Fourth, autism has given me a voice. I have always loved writing, sharing and learning however as a mother, staying at home I have felt lost. I wanted to work, but where? Instead, my work I realize is in the home and learning to share our with hope this journey could make life better for others who come behind us. It may be a blog, a conversation, a friend reaching out for a family member, no matter what it is, I am here. I believe that this is my reason for writing, speaking and sharing. I am constantly willing to learn, willing to listen and willing to share what I have learned so that one day someone may have less of a struggle than we first did. For that, I am thankful.

Fifth, autism has gotten me outside of myself and given me purpose. I realize that my life isn't lived for myself alone nor for my own satisfaction but for the opportunity to serve others. I truly believe that we were chosen to love, nurture and raise my daughter with extra needs to better ourselves and help others not just in the special needs community but anyone we encounter in our lives that need a little extra support. For this, I am thankful.

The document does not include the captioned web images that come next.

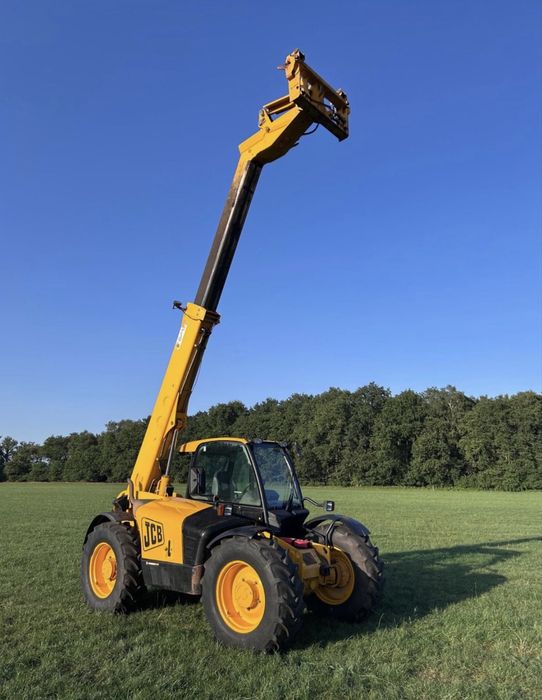 jcb 541-70 Agri Super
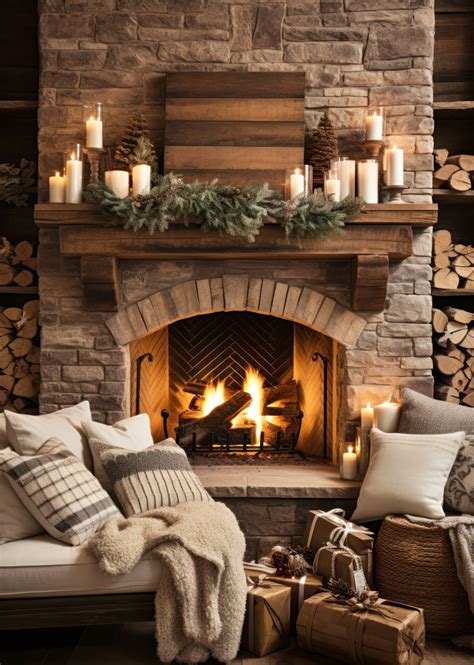 Cozy Fireplaces and Beautiful Home Décor: Friday Finds - Town & Country ...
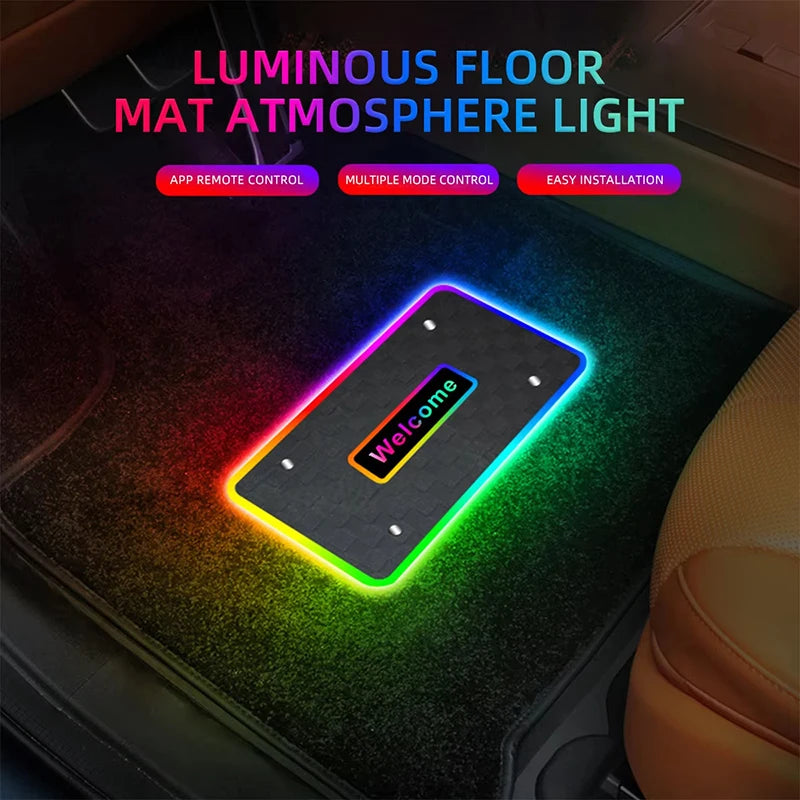LumiMat™ RGB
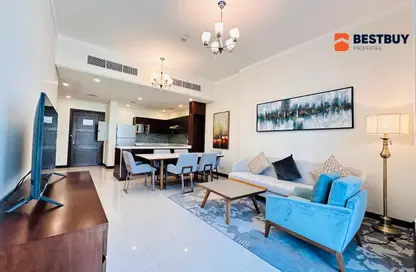 Apartment - 1 Bedroom - 2 Bathrooms for sale in Al Juffair - Capital Governorate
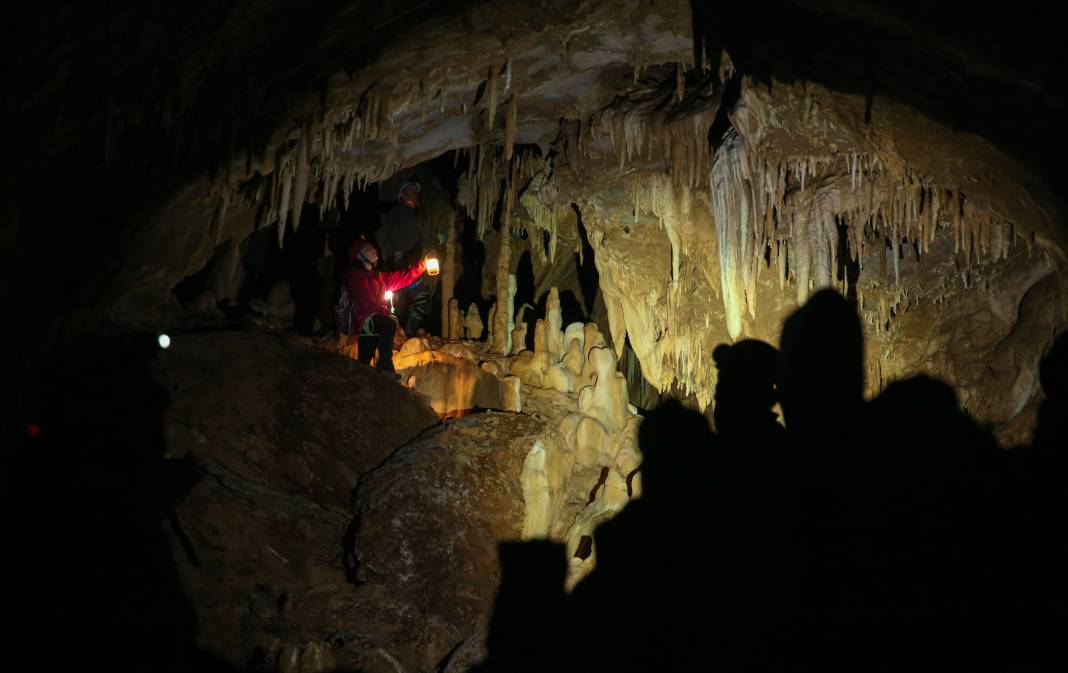 Hakkari'nin saklı hazinesi için tırmandılar 2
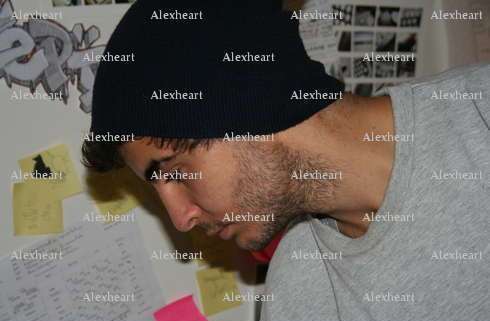 Alexheart - Homme coquin - Paris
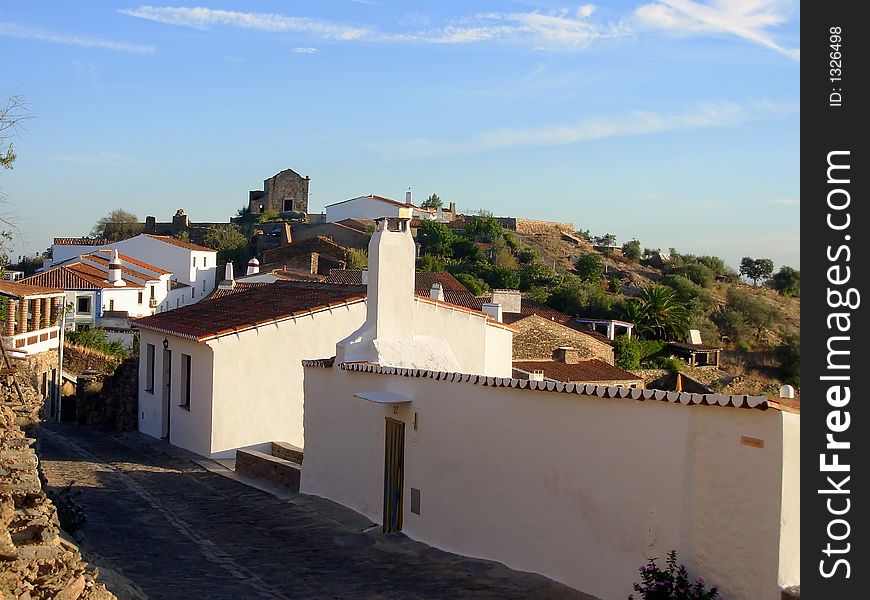 Monsaraz, district of Évora, Portugal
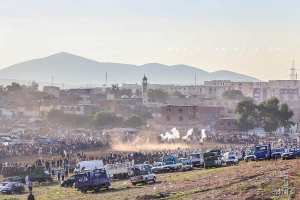 Rio Salado -  Waada à El Maleh وعدة المالح (W. Ain Temouchent)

Sixth, the path we are on is better than the one we were on. I said it. I won't deny there are moments I miss competitive gymnastics or the small Catholic School we attended but reality is, this journey is better. Certainly it is harder. It is more challenging and scary at times but it forces us slow down, we see the world around us, from our daughters eyes and it reminds us that life is best when lived not raced through with some tangible goal in mind instead asking us to focus on the intrinsic gifts we once missed. For that, I am thankful.

Seventh, autism has given us an understanding of others and allowed us to release our own judgement of others. I won't lie, we were a bit judgemental. From a young age, I knew I was a better parent, I expected my children would be gifted and that following the "right" path I would get what I wanted when I wanted it. Sadly, until Seraphina, I believe I was raising my children to follow that path which I now realize was wrong. Autism has been a humbling experience that has lead me to realize that judgement of anyone has never gotten someone anywhere and so now, I am open to listening, learning, understanding and supporting. Always. I may not always agree, but I accept others for who they are and my children do too. For that, I am thankful.

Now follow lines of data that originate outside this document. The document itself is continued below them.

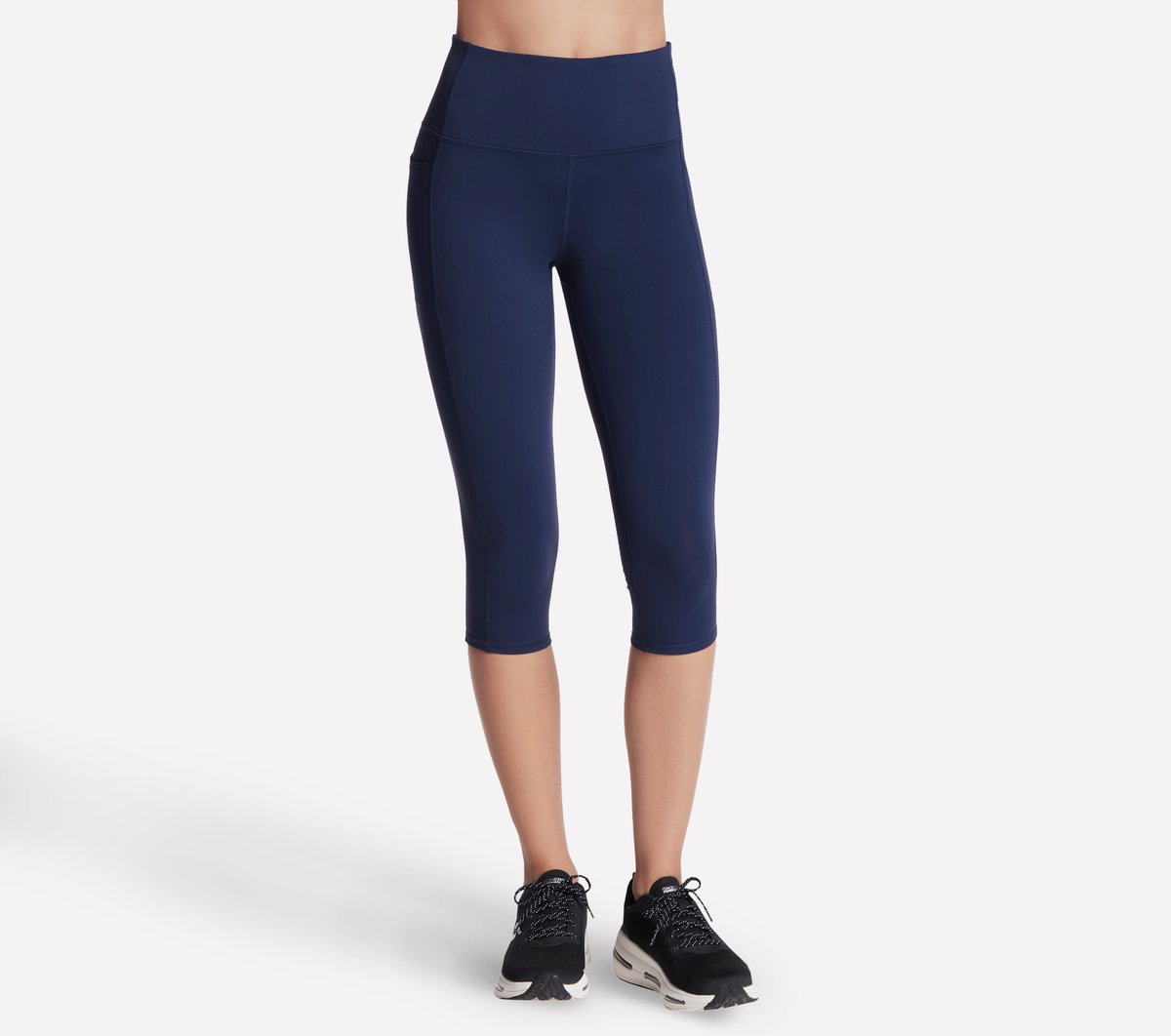 GO WALK High Waisted Capri | Skechers discount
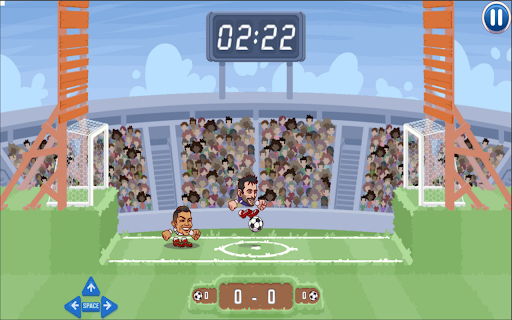 Heads Arena Soccer All Stars Heads Arena Soccer All Stars Unblocked  from Chrome web store to be run with OffiDocs Chromium online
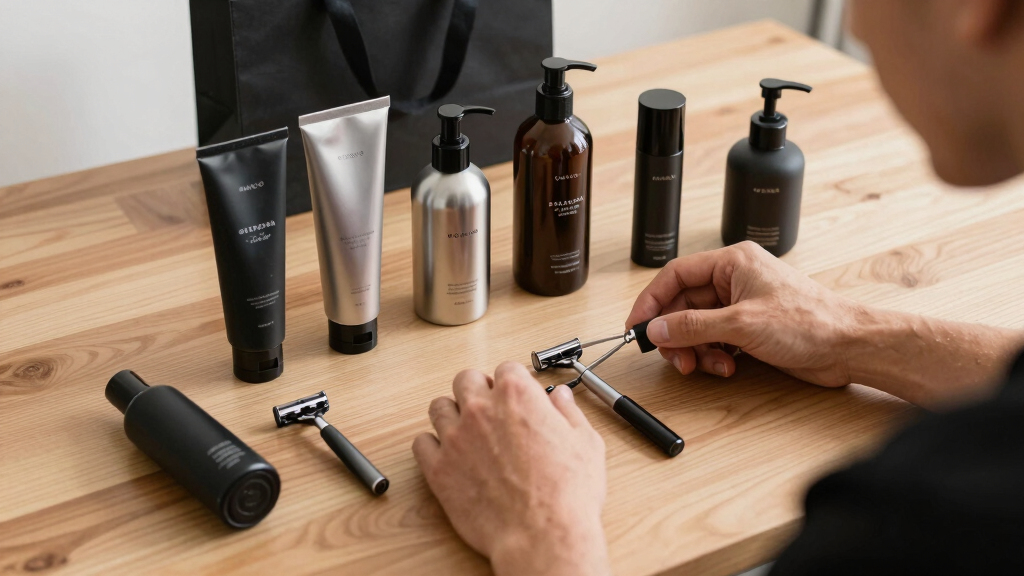 men's grooming gift sets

Eight, my family. Our family was never complete. Autism has made it that way. This year, my parents chose to move nearly eight hours to share in this journey with me. Not only did they choose to adopt me and raise me with my baggage but to accept who I am with my family in tow changing their own life trajectory to live on this path with us. No words can ever describe the thanks I have nor the opportunity to spend their golden years with them. Without autism, perhaps we would not have them just a hop, skip and a jump away and for that I am most thankful.

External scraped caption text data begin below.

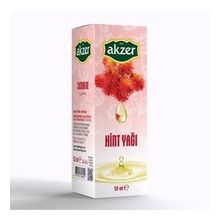 Akzer 50 ml Hint Yağı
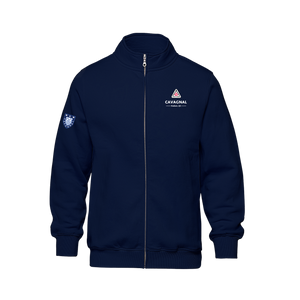 Adult Embroidered Hudson Cavagnal Scouts Full Zip Jacket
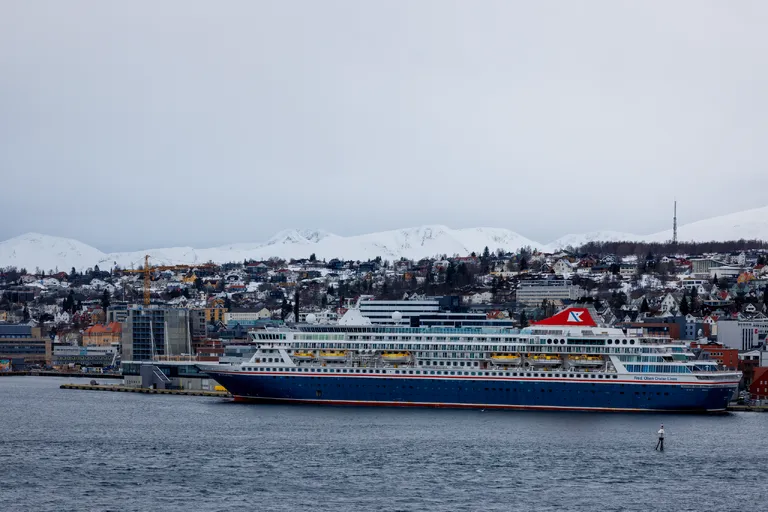 Tromsdalen, Norwegen – Reisefoto vom 29. März 2026, Aufnahme 5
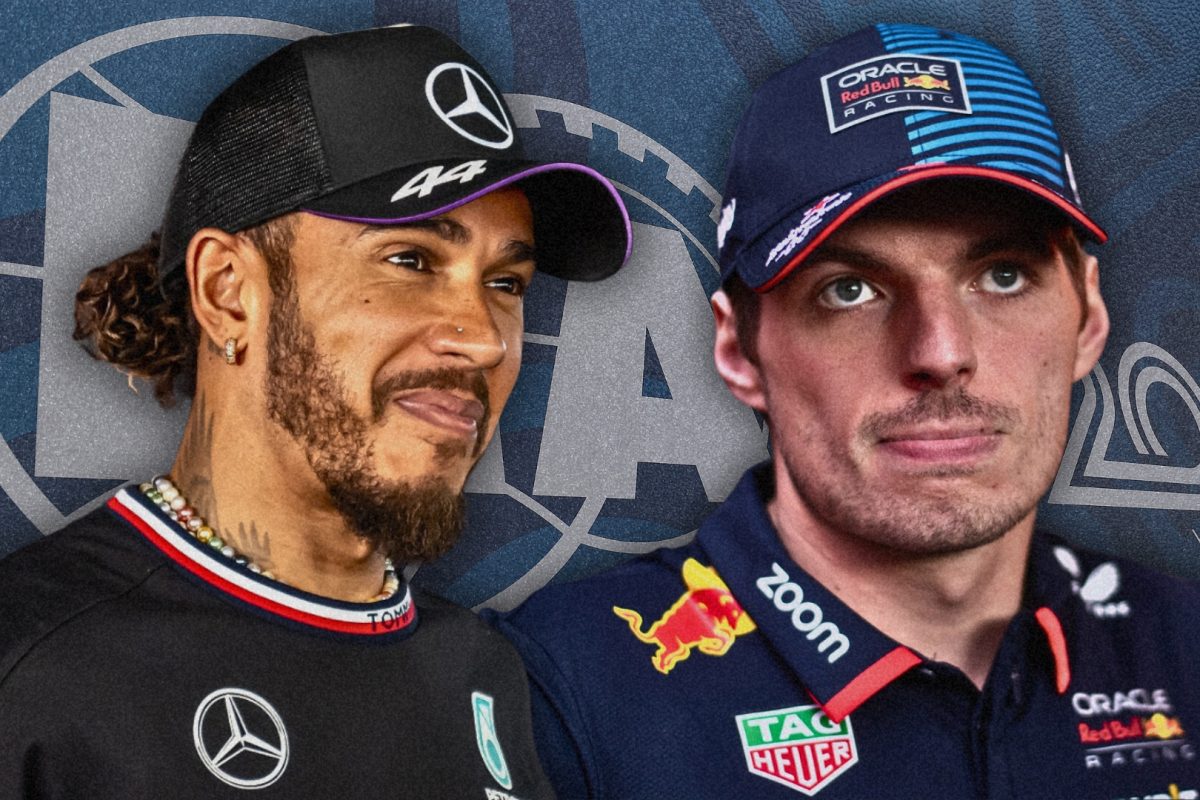 Hamilton and Verstappen in bold F1 public declaration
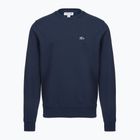 Vyriškas džemperis Lacoste SH5127 navy blue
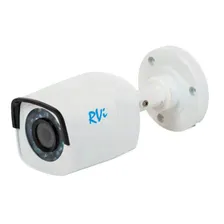 Уличная TVI камера видеонаблюдения RVi-HDC411-AT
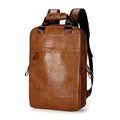 Business-Rucksack aus Nylon mit wasserdichtem Fach | LuxeStyle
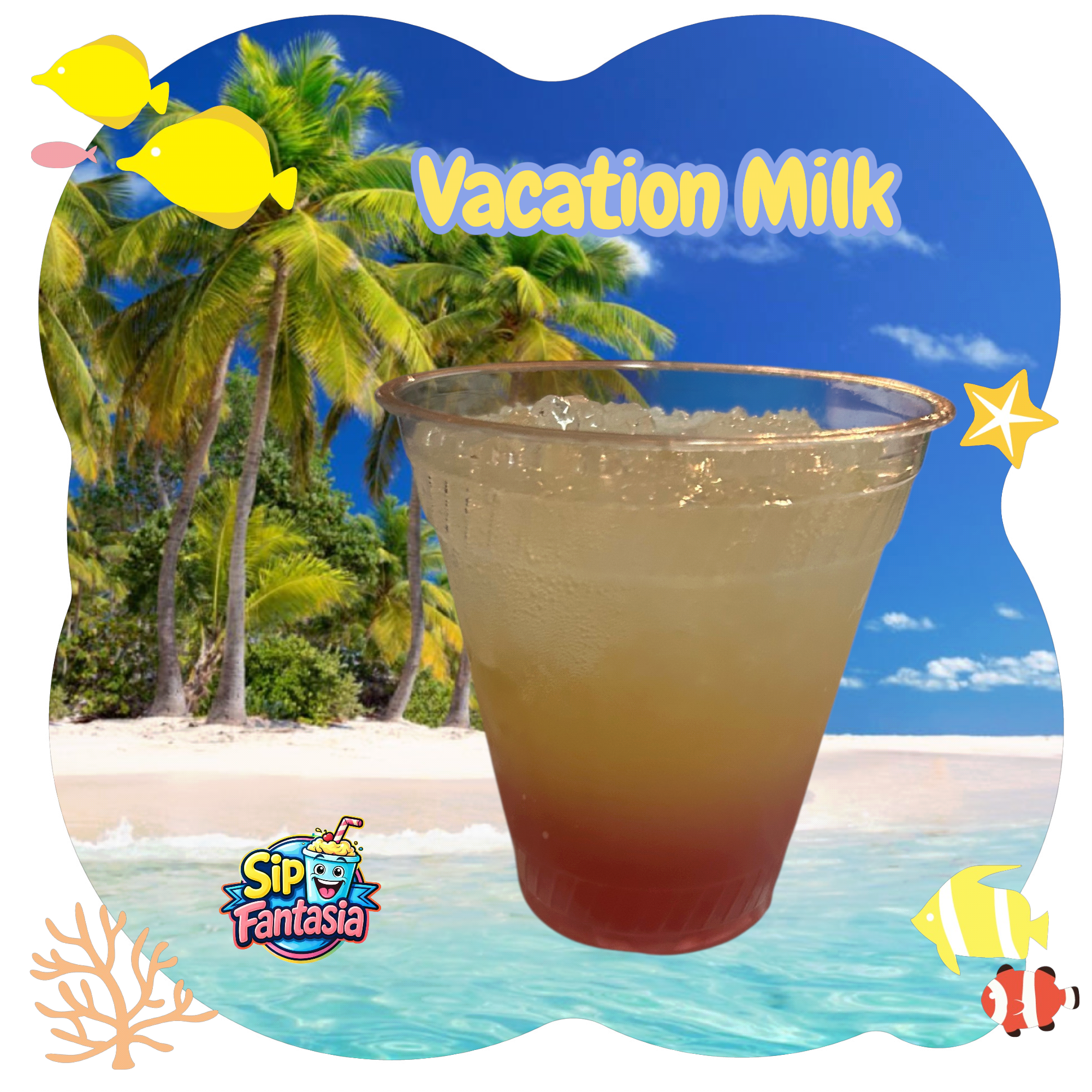 Vacation Milk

Autism isn't the path I expected or wanted. It isn't the journey I chose but it is the path we are on, this year, I can finally say, I am thankful for autism not because of the challenges but for the beauty it has brought to my life. Happy Thanksgiving to all my friends and family and a huge hug to those walking, living and supporting this journey we are on. Every day I wake up I realize, I choose her. Always. For that, I am thankful.